Kovac war bei SPORT1 der gleichen Meldung: "Ich hätte mir gewünscht, dass man da mal richtig hinschaut."

"Ohrfeige für den Referee"

"Ich will nicht die ganze Zeit Leute vom Platz fliegen sehen. Aber Fakt ist, dass sich Marius Wolf super durch setzt und kurz vor dem Sechszehner klar gefoult wird. Mehr als Gelb geht nicht", sagte Bobic bei Sky zur Aktion Vidals in der 53. Minute, als der Chilene gegen Wolf das Beim stehen ließ und so zu Fall brachte.

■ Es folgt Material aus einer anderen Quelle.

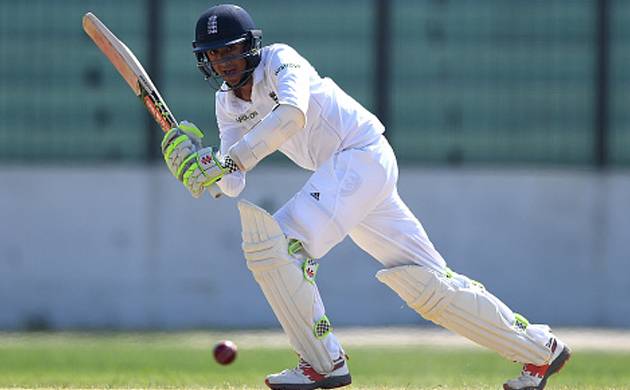 Solid start from Cook, Hameed put England in control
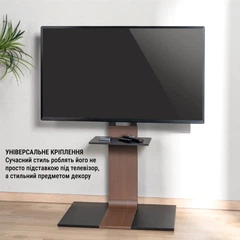 トップス pedestal Настольная стойка для телевизора OfficePro TVS605 45
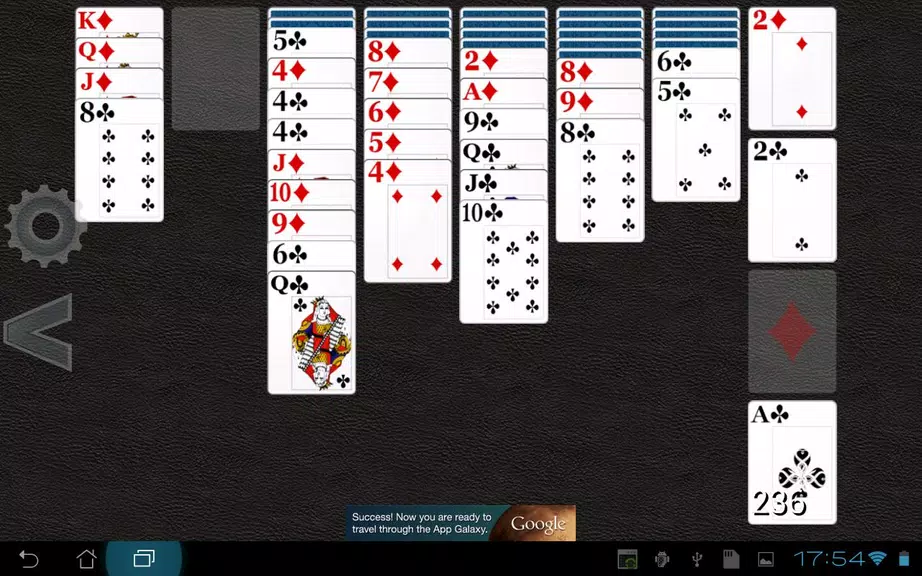 Russian Solitaire HD應用截圖第2張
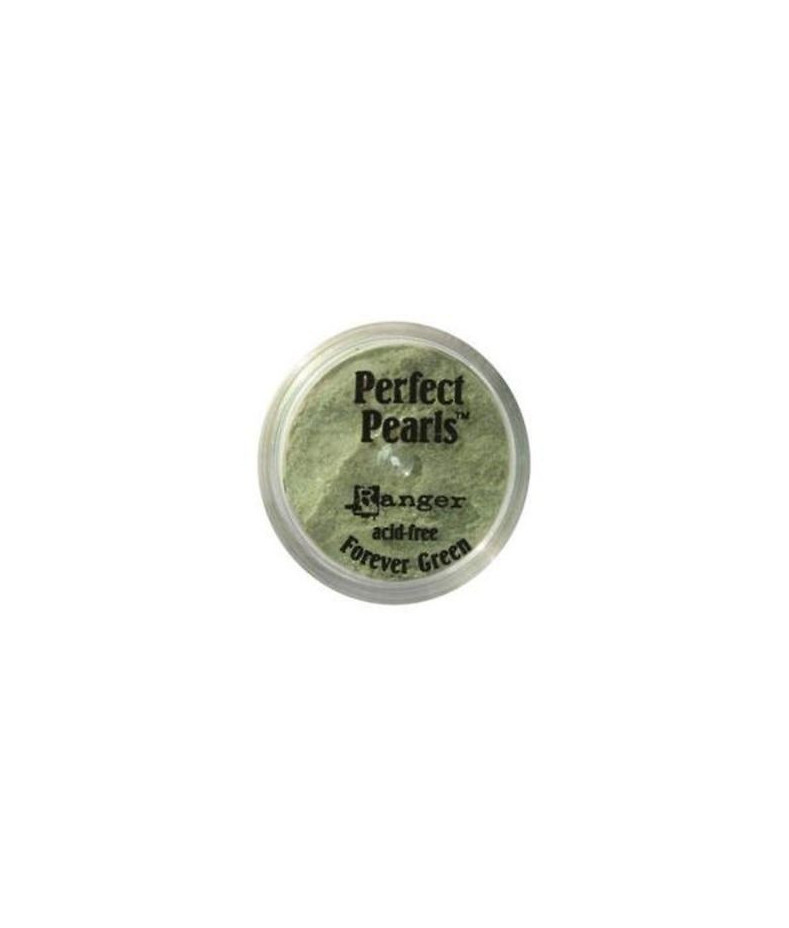 Pigment jars forever green Pigment jars forever green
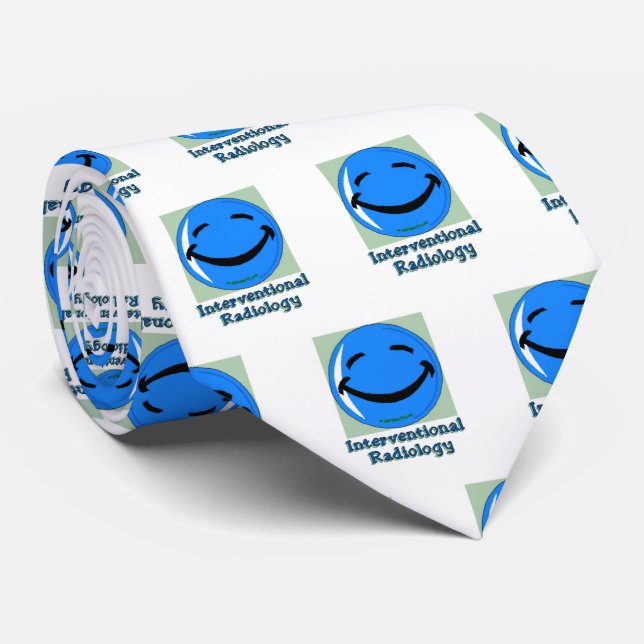 Interventional Radiology Neck Tie (Rolled)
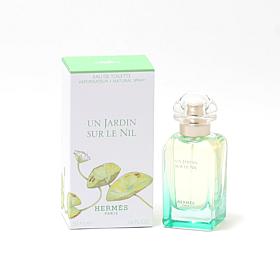 Hermes Un Jardin Sur Le Nil Ladies Eau De Toilette Spray 1.6 Oz.
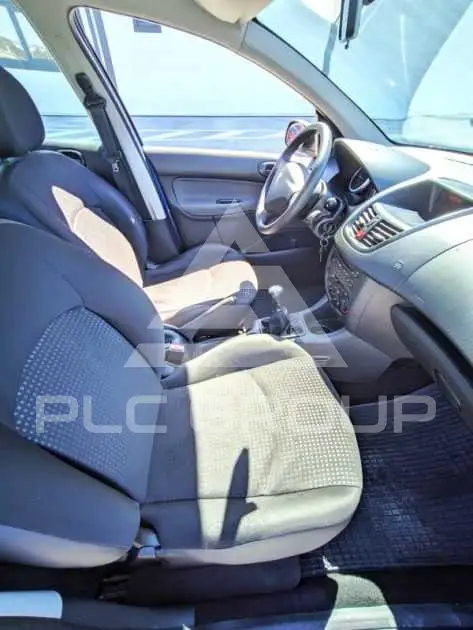 2010 Peugeot 206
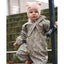 BABYREGNDRESS DUGG MÅNEFJELL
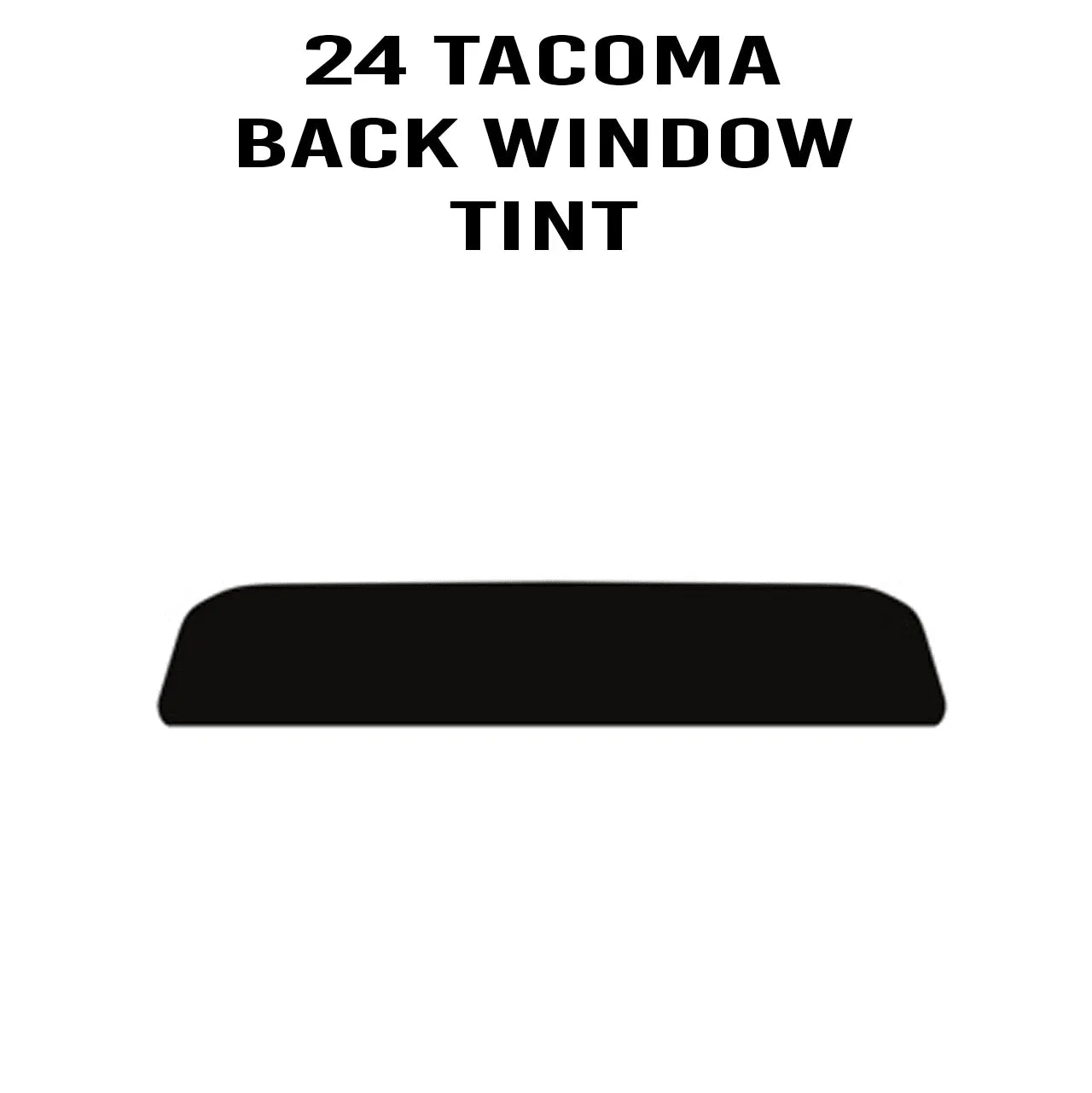 DIY Window Tint Kit - 2024+ Tacoma Double Cab - 24TACOMAINT-WEB-15-24TACOMAINT-WEB-30-24TACOMAINT-WEB-50-24TACOMAINT-WEB-IR7025-24TACOMAINT-WEB-IR7045-  DRIVEN - 7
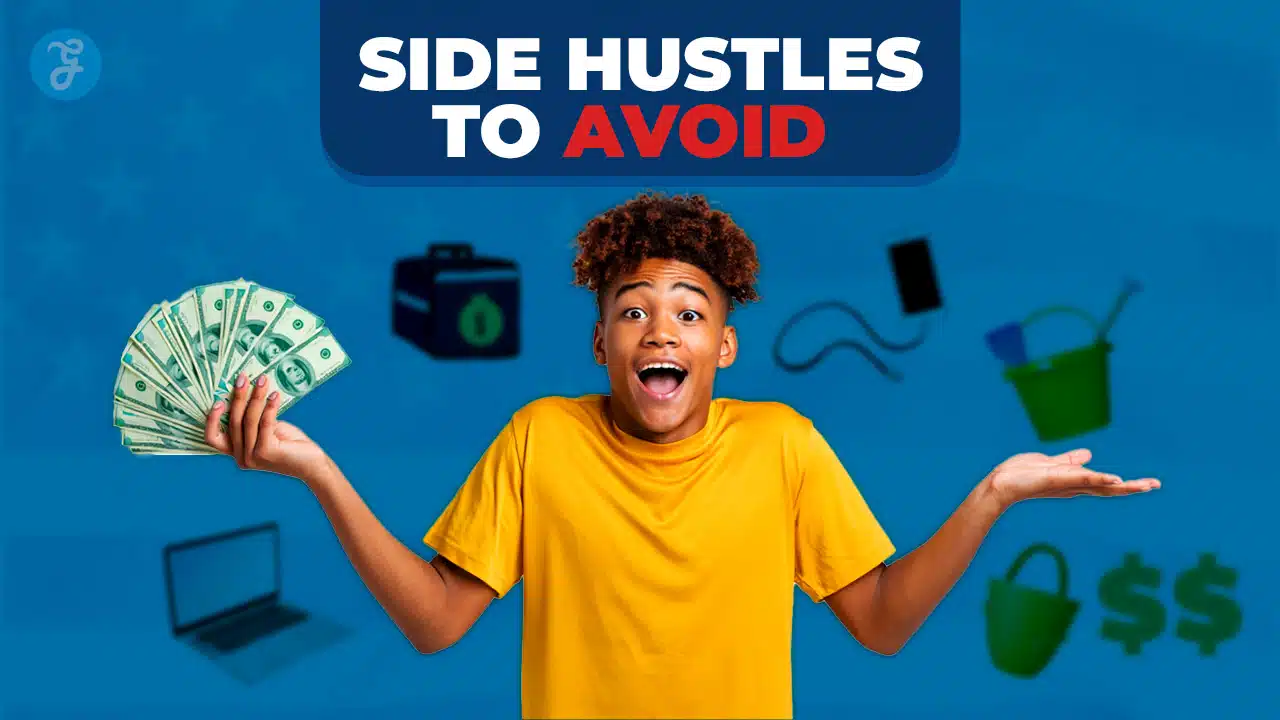 Side Hustles to Avoid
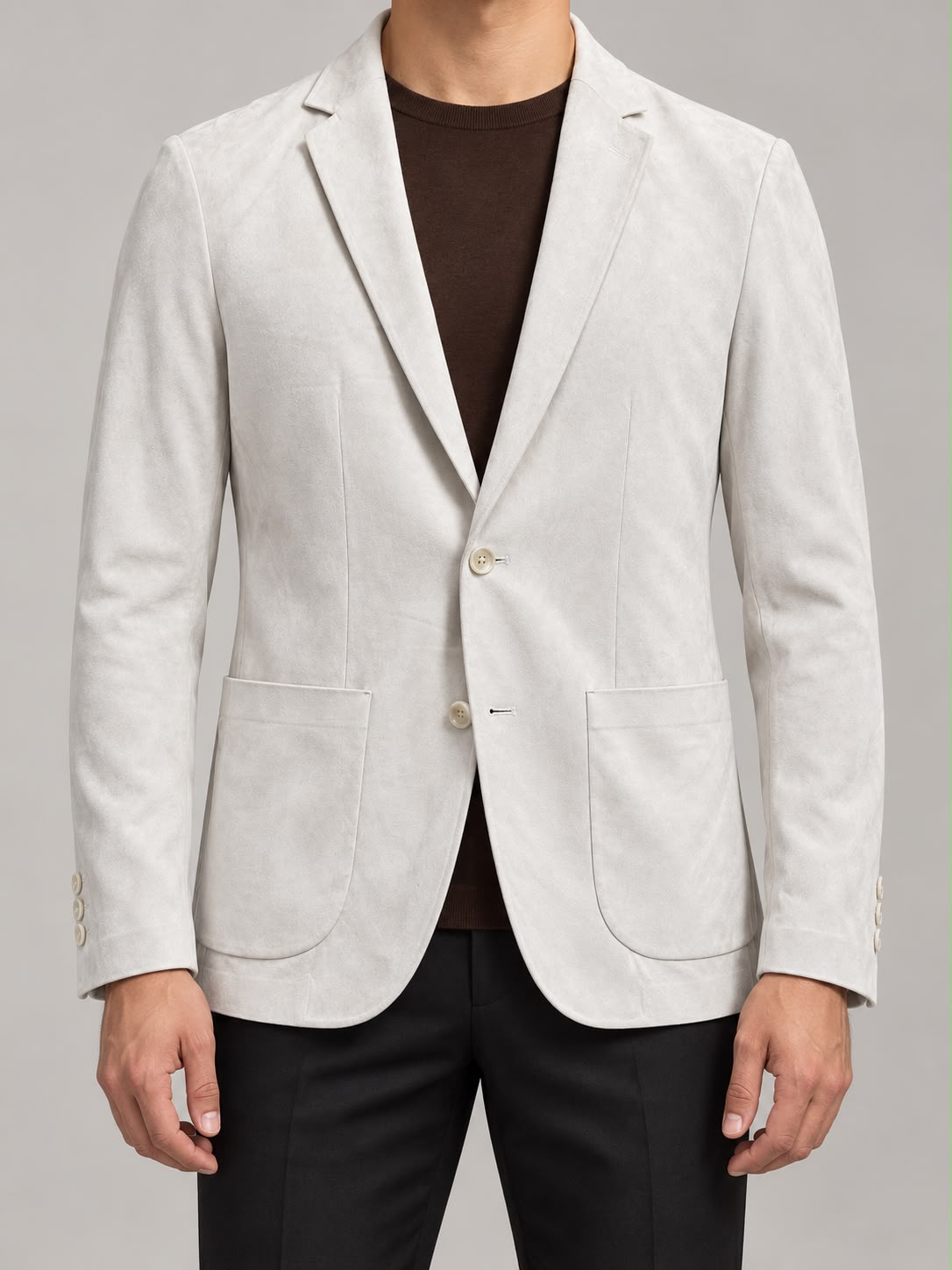 SUEDE BLAZER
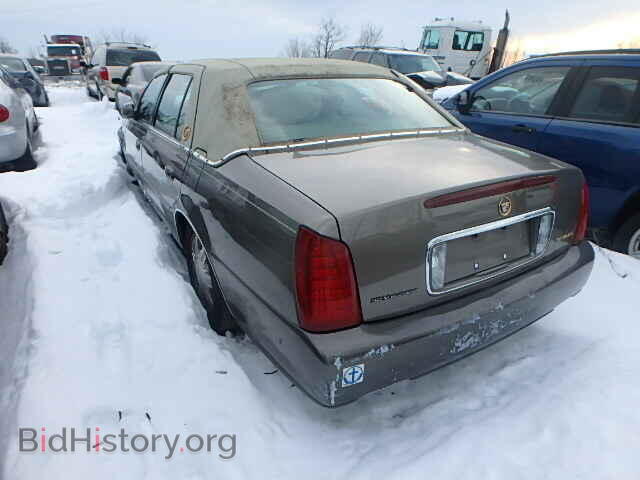 2003 CADILLAC DEVILLE - VIN: 1G6KD54Y93U289678 - Photo 3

Der als Heißsporn bekannte Mittelfeldspieler war zuvor bereits verwarnt worden.

"Für mich war eine Gelbe Karte nicht möglich, weil der Spieler nicht in den Strafraum zieht, sondern parallel dazu läuft", rechtfertigte Osmers bei SPORT1 seine Entscheidung, Vidals Einsteigen gegen Wolf nicht mit einer Karte zu ahnden.

Bobic fügte seinen Worten süffisant hinzu: "Und die Ohrfeige für den Referee am Ende des Tages ist, dass ihn der Trainer eine Minute später auswechselt." Jupp Heynckes nahm Vidal in der 55. Minute vom Feld und brachte Corentin Tolisso.

Bobic spricht von klarem Bayern-Bonus

Die zweite Szene, die Bobic auf die Palme brachte, ereignete sich in der Anfangsphase der Partie. Nach einem ungenauen Zuspiel von Bayern-Keeper Tom Starke sah sich Vidal dazu gezwungen, Aymane Barkok mit einem Foulspiel zu stoppen. Der Eintracht-Spieler hätte eine gute Tormöglichkeit gehabt. Schiedsrichter Osmers wertete das Foul jedoch nicht als Verhinderung einer klaren Torchance.

Heynckes: "Schießen keine Raketen ab"

"Es kann nur Rot sein, weil es eine klare Torchance ist. Da fehlt mir dann der Videobeweis", konstatierte Bobic bei SPORT1.

Für ihn war es ein klarer Fall von Bayern-Bonus. "Es ist bei den Schiedsrichtern eine menschliche Geschichte. Sie werden es nie zugeben. Er hat das falsche Trikot an. Bei 17 anderen Bundesligisten wäre es Rot gewesen", schimpfte der 46-Jährige bei Sky.

Trainer Niko Kovac pflichtete ihm am Sky-Mikrofon bei: "Der Schiedsrichter hat grundsätzlich ordentlich gepfiffen, bis auf in den entscheidenden Szenen. Da hat er daneben gelegen."